From the start of his ascension to power, Mr Trump has presented himself as someone who seeks conflict, not conciliation, a fighter, not a peacemaker.

That appeals to a substantial portion of the public that sees in him a president willing to take on an entrenched and entitled establishment.

But the confluence of perilous health, economic and now racial crises has tested his approach and left him struggling to find his footing just months before an election in which polls currently show him behind.

“The President seems more out of touch and detached from the difficult reality the country is living than ever before,” said Carlos Curbelo, a former Republican congressman from Florida who has been critical of Mr Trump.

“At a moment when America desperately needs healing, the President is focused on petty personal battles with his perceived adversaries.”

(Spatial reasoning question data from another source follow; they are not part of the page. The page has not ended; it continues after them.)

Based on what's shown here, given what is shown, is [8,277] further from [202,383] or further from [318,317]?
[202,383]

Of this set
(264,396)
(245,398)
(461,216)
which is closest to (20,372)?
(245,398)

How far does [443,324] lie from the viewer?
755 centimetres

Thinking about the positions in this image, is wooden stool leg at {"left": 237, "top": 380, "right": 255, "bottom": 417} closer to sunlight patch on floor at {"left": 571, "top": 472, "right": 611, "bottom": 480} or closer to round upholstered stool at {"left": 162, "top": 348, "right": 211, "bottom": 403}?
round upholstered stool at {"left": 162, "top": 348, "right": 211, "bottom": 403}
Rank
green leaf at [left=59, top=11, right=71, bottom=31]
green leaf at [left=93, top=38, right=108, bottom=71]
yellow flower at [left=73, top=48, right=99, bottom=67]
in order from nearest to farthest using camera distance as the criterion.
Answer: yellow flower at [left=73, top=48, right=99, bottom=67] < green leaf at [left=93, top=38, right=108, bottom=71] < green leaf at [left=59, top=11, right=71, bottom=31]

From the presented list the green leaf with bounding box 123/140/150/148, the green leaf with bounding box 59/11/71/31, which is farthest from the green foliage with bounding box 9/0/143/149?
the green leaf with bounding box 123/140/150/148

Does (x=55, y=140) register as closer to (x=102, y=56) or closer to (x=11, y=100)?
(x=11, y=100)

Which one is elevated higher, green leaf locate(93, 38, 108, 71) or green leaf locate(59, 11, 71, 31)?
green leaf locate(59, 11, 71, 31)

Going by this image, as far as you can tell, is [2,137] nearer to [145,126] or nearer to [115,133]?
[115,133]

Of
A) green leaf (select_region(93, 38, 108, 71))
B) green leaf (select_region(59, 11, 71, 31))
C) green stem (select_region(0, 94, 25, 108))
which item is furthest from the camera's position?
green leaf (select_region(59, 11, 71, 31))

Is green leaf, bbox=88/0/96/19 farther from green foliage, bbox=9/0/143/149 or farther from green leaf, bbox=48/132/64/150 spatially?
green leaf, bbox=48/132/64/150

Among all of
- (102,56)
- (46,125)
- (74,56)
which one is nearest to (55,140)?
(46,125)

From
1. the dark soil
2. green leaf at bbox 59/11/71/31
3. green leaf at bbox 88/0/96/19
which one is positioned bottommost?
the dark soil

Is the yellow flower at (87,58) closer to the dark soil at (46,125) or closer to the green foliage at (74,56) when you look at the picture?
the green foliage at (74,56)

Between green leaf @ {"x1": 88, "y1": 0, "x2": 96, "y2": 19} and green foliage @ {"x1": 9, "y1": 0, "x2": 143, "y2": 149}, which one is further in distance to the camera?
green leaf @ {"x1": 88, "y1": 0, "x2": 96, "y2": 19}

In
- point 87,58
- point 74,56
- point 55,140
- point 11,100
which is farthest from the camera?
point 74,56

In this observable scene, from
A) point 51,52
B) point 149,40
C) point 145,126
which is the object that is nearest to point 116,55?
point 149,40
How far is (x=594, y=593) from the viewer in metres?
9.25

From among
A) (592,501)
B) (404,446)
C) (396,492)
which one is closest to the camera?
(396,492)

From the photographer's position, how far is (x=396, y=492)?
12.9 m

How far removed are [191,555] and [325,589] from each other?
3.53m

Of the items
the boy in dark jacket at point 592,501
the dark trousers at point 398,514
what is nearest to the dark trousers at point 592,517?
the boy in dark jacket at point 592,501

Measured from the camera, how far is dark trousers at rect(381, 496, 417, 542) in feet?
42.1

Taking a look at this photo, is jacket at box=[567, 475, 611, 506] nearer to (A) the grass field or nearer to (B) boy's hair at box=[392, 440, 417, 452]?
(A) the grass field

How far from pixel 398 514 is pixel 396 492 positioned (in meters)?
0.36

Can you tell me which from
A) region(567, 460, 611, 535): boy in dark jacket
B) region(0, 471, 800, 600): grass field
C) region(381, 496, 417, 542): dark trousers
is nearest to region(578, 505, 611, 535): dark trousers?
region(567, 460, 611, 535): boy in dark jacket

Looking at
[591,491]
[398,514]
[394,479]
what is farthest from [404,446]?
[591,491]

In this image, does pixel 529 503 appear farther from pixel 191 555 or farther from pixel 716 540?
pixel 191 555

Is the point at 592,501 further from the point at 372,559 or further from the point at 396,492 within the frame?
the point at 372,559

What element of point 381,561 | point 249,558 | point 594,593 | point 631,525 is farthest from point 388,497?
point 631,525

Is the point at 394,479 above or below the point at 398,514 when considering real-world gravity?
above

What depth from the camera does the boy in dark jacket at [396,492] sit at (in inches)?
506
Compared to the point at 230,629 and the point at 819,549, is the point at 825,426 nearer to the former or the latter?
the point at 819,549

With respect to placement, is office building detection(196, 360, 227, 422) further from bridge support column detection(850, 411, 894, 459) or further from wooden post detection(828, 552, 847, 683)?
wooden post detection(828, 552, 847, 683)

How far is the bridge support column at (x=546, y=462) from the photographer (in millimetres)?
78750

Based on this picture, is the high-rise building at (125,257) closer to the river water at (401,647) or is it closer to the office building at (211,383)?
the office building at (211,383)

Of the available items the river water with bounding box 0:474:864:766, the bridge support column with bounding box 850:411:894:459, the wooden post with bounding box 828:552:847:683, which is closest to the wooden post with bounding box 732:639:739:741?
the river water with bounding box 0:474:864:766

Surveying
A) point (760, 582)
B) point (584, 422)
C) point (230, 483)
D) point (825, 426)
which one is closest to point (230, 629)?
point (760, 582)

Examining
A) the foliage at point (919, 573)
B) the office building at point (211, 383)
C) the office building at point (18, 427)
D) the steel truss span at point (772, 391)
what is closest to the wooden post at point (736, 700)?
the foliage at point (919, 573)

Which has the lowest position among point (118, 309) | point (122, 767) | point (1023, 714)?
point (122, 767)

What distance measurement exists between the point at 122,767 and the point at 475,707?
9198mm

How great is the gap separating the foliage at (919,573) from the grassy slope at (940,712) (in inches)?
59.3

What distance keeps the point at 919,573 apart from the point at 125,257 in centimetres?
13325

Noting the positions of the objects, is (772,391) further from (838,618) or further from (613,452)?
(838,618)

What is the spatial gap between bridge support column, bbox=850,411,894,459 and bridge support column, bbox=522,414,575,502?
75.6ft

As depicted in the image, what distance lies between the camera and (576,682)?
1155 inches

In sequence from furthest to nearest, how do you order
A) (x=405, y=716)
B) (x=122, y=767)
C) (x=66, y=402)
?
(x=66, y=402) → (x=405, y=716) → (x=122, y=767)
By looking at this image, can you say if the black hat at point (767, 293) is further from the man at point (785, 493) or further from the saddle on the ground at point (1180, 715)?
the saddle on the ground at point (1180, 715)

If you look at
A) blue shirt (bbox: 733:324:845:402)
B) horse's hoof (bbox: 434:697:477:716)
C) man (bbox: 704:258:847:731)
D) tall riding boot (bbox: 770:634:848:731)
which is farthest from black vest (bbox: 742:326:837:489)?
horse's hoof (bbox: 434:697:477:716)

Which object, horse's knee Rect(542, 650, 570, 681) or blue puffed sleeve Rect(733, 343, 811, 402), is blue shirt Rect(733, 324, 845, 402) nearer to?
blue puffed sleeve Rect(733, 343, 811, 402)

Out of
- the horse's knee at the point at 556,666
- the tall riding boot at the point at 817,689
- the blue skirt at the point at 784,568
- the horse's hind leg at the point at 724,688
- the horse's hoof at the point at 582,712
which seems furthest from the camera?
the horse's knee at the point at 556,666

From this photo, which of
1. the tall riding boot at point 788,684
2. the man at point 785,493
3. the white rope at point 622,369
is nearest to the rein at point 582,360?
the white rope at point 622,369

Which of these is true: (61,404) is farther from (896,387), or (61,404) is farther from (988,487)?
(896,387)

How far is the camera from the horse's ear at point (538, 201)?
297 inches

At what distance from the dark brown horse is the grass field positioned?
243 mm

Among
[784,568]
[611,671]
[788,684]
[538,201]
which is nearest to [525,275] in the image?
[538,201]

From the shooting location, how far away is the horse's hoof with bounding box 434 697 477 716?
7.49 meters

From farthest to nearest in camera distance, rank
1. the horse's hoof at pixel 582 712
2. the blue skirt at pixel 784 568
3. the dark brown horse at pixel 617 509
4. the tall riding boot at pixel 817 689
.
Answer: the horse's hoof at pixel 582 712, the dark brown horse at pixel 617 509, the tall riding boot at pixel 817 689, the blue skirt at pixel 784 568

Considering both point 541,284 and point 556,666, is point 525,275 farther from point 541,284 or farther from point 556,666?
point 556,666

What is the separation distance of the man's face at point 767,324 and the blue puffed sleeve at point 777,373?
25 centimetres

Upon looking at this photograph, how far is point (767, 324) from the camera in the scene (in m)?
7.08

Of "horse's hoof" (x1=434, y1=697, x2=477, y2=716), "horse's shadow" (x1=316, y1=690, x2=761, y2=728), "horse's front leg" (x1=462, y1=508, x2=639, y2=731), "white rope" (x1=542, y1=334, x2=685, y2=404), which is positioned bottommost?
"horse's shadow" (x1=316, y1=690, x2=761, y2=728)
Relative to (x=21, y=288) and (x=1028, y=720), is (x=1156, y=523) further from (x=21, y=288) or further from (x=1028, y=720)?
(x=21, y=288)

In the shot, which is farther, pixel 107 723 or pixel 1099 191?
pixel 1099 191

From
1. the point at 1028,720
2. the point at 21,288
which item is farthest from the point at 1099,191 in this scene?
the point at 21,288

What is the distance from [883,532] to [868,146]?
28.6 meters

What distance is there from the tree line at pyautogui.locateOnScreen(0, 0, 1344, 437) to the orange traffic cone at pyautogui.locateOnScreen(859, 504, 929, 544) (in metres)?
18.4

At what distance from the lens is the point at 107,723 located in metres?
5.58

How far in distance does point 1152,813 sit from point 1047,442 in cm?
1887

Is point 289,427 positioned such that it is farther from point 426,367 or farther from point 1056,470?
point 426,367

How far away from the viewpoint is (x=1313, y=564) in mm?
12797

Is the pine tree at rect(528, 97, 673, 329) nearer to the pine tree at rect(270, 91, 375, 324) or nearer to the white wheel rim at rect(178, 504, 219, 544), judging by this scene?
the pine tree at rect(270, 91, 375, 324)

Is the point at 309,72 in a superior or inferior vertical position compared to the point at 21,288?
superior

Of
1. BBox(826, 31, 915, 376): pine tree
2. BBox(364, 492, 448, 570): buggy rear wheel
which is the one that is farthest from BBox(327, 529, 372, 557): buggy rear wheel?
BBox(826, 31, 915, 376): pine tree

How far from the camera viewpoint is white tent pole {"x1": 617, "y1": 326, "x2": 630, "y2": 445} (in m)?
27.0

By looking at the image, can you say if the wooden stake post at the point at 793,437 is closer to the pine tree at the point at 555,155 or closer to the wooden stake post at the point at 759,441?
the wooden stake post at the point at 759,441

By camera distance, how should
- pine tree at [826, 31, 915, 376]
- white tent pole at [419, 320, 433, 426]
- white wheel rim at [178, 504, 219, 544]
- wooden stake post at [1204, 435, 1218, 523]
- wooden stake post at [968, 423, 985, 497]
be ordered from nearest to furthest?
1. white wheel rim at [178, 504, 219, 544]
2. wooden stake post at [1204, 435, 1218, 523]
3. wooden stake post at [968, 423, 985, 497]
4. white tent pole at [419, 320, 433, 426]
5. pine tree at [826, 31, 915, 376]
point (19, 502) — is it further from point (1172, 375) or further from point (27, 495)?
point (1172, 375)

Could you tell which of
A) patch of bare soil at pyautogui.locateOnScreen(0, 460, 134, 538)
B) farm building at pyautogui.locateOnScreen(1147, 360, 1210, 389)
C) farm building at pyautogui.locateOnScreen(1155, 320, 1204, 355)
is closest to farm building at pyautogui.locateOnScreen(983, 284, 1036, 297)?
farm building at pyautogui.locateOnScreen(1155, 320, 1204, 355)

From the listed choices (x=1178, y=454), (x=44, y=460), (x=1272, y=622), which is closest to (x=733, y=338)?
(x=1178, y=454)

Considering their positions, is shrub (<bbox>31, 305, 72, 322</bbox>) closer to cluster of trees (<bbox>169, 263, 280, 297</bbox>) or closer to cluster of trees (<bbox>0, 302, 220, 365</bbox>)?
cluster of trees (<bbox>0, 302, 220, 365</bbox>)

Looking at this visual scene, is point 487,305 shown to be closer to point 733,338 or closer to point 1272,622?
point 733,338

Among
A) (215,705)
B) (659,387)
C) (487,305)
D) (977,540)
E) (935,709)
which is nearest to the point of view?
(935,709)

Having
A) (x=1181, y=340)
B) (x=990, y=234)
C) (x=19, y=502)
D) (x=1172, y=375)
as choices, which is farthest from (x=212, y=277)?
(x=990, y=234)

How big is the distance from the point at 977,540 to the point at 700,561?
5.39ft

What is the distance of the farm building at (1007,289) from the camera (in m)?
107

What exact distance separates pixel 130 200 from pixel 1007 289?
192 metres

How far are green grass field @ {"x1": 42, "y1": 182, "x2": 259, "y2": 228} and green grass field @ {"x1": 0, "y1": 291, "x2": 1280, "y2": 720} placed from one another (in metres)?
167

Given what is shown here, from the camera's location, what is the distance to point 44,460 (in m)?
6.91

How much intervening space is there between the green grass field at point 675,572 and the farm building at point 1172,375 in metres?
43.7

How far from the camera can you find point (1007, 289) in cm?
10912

Such a moment would challenge any president, of course.

It has been a year of national trauma that started out feeling like another 1998 with impeachment, then another 1918 with a killer pandemic combined with another 1929 given the shattering economic fallout.

Now add to that another 1968, a year of deep social unrest.

It is fair to say that 2020 has turned out to be a year that has frayed the fabric of American society with an accumulation of anguish that has whipsawed the country and its people.

But in some ways, Mr Trump has become a totem for the nation’s polarisation rather than a mender of it.

“I am daily thinking about why and how a society unravels and what we can do to stop the process,” said Timothy Naftali, a presidential historian at New York University.

“The calamity these days is about more than Trump. He is just the malicious con man who lives to exploit our vulnerabilities.”

Mr Trump’s initial response to the rioting in Minneapolis, where a police officer has been charged with murder after kneeling on Mr Floyd’s neck for nearly nine minutes as he cried out that he could not breathe, underscored the President’s most instinctive response to national challenges.

Threatening to send in troops, he wrote early on Friday morning that “when the looting starts, the shooting starts”.

Only after a cascade of criticism did he try to walk it back, posting a new tweet 13 hours later, suggesting that all he had meant was that “looting leads to shooting” by people in the street.

“I don’t want this to happen, and that’s what the expression put out last night means,” he said, a reformulation that convinced few, if any, of his critics.

But many of the President’s defenders rejected the idea that he had mishandled the crises, pressing the argument that Democrats and the news media were to blame for the turmoil in the streets, which spread from Minneapolis to New York, Atlanta, Washington, Louisville, Kentucky, Portland, Oregon and other cities.

“Keep track of cities where hundreds of millions of dollars in property damage and serious injuries and death will take place,” Rudy Giuliani, a former New York mayor who has served as Mr Trump’s personal lawyer, wrote on Twitter on Friday night.

“All Democrat-dominated cities with criminal-friendly policies. This is the future if you elect Democrats.”

Bernard Kerik, a former New York City police commissioner who was pardoned by Mr Trump for tax fraud earlier this year, amplified the point on Twitter.

“It should be no surprise that every one of these cities that the anarchist have taken over, are the same cities run by leftist Democrats with the highest violence, murder and poverty rates,” he wrote on Twitter.

“They can’t handle their cities normally, so how are they going to deal with this?”

Mr Trump, who this past week retweeted a video of a supporter saying that “the only good Democrat is a dead Democrat” (though the supporter insisted he meant that in a political sense), picked up the theme on Friday night and again on Saturday morning.

After crowds attacked CNN’s Atlanta headquarters with rocks, the president offered no sympathy or condemnation.

Instead, he made clear he thought it was deserved payback for a network that has aggravated him so much, retweeting a message that said, “In an ironic twist of fate, CNN HQ is being attacked by the very riots they promoted as noble & just.”